**TASK DETAILS**
Set down each of the following items verbatim, line for line.

**LISTING**
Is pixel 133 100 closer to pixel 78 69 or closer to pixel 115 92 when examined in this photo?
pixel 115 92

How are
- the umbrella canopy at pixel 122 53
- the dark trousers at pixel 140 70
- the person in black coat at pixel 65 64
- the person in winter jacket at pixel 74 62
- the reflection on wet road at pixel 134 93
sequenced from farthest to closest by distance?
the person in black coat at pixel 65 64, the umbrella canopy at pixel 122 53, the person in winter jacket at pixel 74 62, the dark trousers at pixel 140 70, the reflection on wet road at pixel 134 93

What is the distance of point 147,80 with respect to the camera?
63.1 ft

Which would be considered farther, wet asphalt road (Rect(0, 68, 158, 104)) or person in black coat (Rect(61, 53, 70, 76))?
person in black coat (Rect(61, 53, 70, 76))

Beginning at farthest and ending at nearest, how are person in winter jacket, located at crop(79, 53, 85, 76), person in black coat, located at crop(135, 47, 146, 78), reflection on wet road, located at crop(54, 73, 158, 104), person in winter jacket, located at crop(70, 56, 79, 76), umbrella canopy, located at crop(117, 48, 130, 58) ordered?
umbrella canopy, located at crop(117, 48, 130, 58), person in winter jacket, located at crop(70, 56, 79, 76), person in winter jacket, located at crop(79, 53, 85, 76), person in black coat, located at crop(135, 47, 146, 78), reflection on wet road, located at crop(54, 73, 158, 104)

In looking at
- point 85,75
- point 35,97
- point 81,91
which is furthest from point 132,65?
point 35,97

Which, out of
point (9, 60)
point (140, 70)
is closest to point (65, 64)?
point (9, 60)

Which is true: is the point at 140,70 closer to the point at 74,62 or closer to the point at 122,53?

**OUTPUT OF THE TASK**
Is pixel 133 100 closer to pixel 78 69 or closer to pixel 115 92 when examined in this photo?
pixel 115 92

How are
- the umbrella canopy at pixel 122 53
- the dark trousers at pixel 140 70
- the person in black coat at pixel 65 64
- the person in winter jacket at pixel 74 62
- the reflection on wet road at pixel 134 93
sequenced from farthest to closest by distance?
the person in black coat at pixel 65 64, the umbrella canopy at pixel 122 53, the person in winter jacket at pixel 74 62, the dark trousers at pixel 140 70, the reflection on wet road at pixel 134 93

What is the distance of point 147,80 with respect to the camera?
63.1 ft

Which would be considered farther, wet asphalt road (Rect(0, 68, 158, 104)) or person in black coat (Rect(61, 53, 70, 76))?
person in black coat (Rect(61, 53, 70, 76))

Beginning at farthest and ending at nearest, how are person in winter jacket, located at crop(79, 53, 85, 76), person in black coat, located at crop(135, 47, 146, 78), reflection on wet road, located at crop(54, 73, 158, 104), person in winter jacket, located at crop(70, 56, 79, 76), umbrella canopy, located at crop(117, 48, 130, 58) ordered?
umbrella canopy, located at crop(117, 48, 130, 58), person in winter jacket, located at crop(70, 56, 79, 76), person in winter jacket, located at crop(79, 53, 85, 76), person in black coat, located at crop(135, 47, 146, 78), reflection on wet road, located at crop(54, 73, 158, 104)

In looking at
- point 85,75
- point 35,97
- point 81,91
which is furthest from point 132,65?
point 35,97

Which, out of
point (9, 60)
point (140, 70)
is closest to point (65, 64)?
point (9, 60)

Which is true: is the point at 140,70 closer to the point at 74,62 or closer to the point at 122,53?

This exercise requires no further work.